[Exercise aim]: Using the lines below, work out the count of those that hold "giraffe". Give the number only.

BEGIN Data shown

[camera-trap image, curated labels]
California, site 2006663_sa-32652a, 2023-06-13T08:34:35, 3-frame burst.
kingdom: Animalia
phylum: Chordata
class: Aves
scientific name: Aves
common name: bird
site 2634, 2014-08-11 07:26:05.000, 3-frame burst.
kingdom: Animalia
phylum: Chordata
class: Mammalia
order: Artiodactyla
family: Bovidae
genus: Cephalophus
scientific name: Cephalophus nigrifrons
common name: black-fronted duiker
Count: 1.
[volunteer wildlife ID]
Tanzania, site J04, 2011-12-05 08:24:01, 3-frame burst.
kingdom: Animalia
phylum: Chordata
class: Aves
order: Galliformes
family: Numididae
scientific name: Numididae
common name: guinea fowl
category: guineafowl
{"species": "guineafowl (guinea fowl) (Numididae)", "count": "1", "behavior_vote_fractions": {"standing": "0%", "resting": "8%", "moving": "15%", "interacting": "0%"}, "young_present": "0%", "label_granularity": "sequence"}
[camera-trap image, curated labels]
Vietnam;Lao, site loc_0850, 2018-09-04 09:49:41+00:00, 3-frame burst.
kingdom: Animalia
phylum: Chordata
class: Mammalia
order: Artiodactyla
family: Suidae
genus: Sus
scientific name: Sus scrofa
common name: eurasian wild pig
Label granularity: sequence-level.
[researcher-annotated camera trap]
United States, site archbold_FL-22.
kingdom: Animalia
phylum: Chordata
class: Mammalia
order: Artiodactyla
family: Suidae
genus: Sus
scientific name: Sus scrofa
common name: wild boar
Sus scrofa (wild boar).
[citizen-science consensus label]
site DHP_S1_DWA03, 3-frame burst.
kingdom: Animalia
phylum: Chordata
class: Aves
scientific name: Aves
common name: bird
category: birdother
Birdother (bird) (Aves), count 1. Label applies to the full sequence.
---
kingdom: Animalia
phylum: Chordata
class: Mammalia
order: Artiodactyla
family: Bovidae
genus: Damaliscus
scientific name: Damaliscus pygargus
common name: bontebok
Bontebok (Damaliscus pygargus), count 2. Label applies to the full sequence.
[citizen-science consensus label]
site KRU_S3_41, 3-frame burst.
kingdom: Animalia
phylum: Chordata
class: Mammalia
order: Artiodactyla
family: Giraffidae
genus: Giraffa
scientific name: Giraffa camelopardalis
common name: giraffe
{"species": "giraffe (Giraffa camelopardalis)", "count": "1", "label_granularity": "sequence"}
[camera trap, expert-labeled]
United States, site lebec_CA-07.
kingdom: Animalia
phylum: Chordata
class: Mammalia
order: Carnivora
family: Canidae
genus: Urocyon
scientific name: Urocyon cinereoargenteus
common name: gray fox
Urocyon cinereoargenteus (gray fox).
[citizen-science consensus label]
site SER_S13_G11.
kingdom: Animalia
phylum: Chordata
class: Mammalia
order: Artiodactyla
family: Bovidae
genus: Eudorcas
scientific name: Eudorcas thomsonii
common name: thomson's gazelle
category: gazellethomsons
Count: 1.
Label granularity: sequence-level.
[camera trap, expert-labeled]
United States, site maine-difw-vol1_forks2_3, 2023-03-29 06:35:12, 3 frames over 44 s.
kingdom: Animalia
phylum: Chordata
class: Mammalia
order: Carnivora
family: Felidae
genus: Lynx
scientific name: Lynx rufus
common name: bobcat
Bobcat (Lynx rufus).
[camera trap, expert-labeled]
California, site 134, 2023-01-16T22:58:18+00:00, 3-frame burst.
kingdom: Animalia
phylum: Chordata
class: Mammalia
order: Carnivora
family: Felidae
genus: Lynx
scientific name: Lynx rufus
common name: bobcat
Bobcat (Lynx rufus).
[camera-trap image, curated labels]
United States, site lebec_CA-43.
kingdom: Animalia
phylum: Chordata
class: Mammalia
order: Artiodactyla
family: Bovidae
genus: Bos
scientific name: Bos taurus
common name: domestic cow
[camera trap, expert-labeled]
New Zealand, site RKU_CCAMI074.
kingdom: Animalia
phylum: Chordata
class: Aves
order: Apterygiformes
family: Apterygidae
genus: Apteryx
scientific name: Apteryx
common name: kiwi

END Data shown

[Answer box]: 2